Jim Lawson comes back to the big city of Denver, after serving as iHeart’s Senior VP of Programming for the company’s regional markets in Colorado Springs, Pueblo and Ft. Collins. Jim’s also carried the title of Hispanic Brand Manager for iHeart’s National Programming Platforms. Lawson knows Denver from earlier stints at CHR “Kiss 95.7” KFMD (now iHeart’s “95.7 the Party” KPTT) and a builder of America’s very first “Alice,” KALC/105.9. The iHeart Denver octet includes ratings-topping adult alternative KBCO/97.3. Pat Connor is the Denver market president.
John Risher has just about done it all in his nearly 50 years in radio – worked at Cleveland’s WIXY and WDOK starting in 1966, then managed Detroit’s WCAR for Gene Autry’s Golden West Broadcasters, until a sale in 1986. He stayed in Michigan, becoming GM of Faircom’s WCRZ/WKMF in Flint, and later adding WWBN. Risher became a senior VP with regional responsibilities and then retired when Faircom was acquired by Bill Stakelin-led Regent. Risher couldn’t stay home, though, and in 2005 he joined the Cumulus cluster in Flint (WDZZ, WWCK-AM/FM, etc.) as an account exec. Now market manager Ed Leick says Risher is ending “an incredible 49-year career” with a second retirement.

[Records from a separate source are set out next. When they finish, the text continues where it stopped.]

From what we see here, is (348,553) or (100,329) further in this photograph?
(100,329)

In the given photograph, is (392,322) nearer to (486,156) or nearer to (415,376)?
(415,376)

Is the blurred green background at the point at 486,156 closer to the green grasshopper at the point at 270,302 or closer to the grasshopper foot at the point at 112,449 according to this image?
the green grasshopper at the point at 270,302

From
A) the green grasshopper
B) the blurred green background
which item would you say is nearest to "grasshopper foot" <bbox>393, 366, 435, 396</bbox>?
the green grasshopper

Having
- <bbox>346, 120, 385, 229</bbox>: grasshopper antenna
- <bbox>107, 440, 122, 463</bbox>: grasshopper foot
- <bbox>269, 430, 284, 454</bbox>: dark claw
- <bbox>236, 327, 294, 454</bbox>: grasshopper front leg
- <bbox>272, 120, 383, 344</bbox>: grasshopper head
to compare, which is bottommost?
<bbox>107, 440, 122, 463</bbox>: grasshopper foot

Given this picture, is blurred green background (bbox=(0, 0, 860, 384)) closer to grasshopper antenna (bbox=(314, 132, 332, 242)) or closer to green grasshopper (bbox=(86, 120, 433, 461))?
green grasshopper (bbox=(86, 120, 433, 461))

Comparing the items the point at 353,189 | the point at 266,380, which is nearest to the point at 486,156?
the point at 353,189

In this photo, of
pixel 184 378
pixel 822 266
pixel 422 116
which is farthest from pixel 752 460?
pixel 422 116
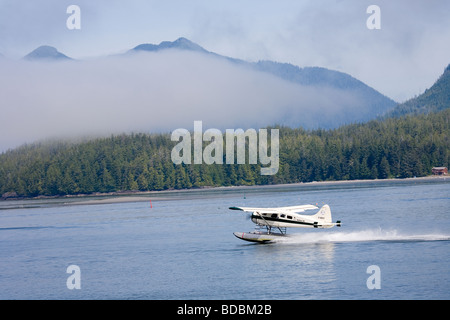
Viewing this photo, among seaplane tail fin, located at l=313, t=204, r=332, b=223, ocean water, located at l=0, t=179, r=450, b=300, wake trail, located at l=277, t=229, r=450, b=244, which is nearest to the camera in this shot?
ocean water, located at l=0, t=179, r=450, b=300

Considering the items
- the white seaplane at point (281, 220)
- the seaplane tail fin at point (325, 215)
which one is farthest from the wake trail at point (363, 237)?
the seaplane tail fin at point (325, 215)

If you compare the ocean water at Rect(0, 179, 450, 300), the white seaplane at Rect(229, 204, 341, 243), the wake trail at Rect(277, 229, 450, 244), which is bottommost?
the ocean water at Rect(0, 179, 450, 300)

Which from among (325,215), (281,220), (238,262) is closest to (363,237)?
(325,215)

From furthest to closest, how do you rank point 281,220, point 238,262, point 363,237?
point 363,237 → point 281,220 → point 238,262

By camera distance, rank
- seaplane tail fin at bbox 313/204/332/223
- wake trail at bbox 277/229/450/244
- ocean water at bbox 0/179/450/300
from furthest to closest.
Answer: seaplane tail fin at bbox 313/204/332/223 → wake trail at bbox 277/229/450/244 → ocean water at bbox 0/179/450/300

Group owner Nelson Doubleday enjoyed another kind of radio, too - Gary Stevens ran the major-market radio group assembled by Nelson Doubleday, who died Tuesday at 81, and he remembers his former boss - “He was a wonderful generous guy, completely unassuming. One story I have, I think, defines the man. During the early 80's, in the CB radio craze, he had a CB radio installed in his Mercedes, which he drove into Manhattan each day. Over time, he joined a group of fellow CB users, who would stop in Queens for coffee every morning. It turned out one of them was the sales manager at urban WWRL. Somehow, in conversation, he mentioned he wanted to change jobs, and Nelson said he might be able to help. He called me, and asked that I meet with the fellow, and see if we had anything at our NYC AM/FM combo. [WAPP/103.5 and WHN/1050]. I called the man, and he came to see me. At the end of the chat, as he was leaving, the fellow turned to me, and asked, 'By the way, who is that guy?' Nelson was such a regular guy (and apparently these CB people only used their 'handles' when they met), the group never suspected who he was. [Along with his radio group, Nelson Doubleday was co-owner of the Mets and head of the Doubleday publishing empire.] Nelson was a wonderful man. It was an honor and a privilege to run a company with his name, and, more importantly, to have known him.”